◆ Goal:
Convert the lines of the rows, starting with the line containing "Which one in" and going on through the last line, into a Markdown table with the columns n and Line. Number each line, and leave out blank lines.

(Items from a data source)
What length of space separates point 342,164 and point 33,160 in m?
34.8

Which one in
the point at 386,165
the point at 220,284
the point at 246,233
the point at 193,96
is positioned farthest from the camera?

◆ Answer in full:
| n | Line |
|---|---|
| 1 | Which one in |
| 2 | the point at 386,165 |
| 3 | the point at 220,284 |
| 4 | the point at 246,233 |
| 5 | the point at 193,96 |
| 6 | is positioned farthest from the camera? |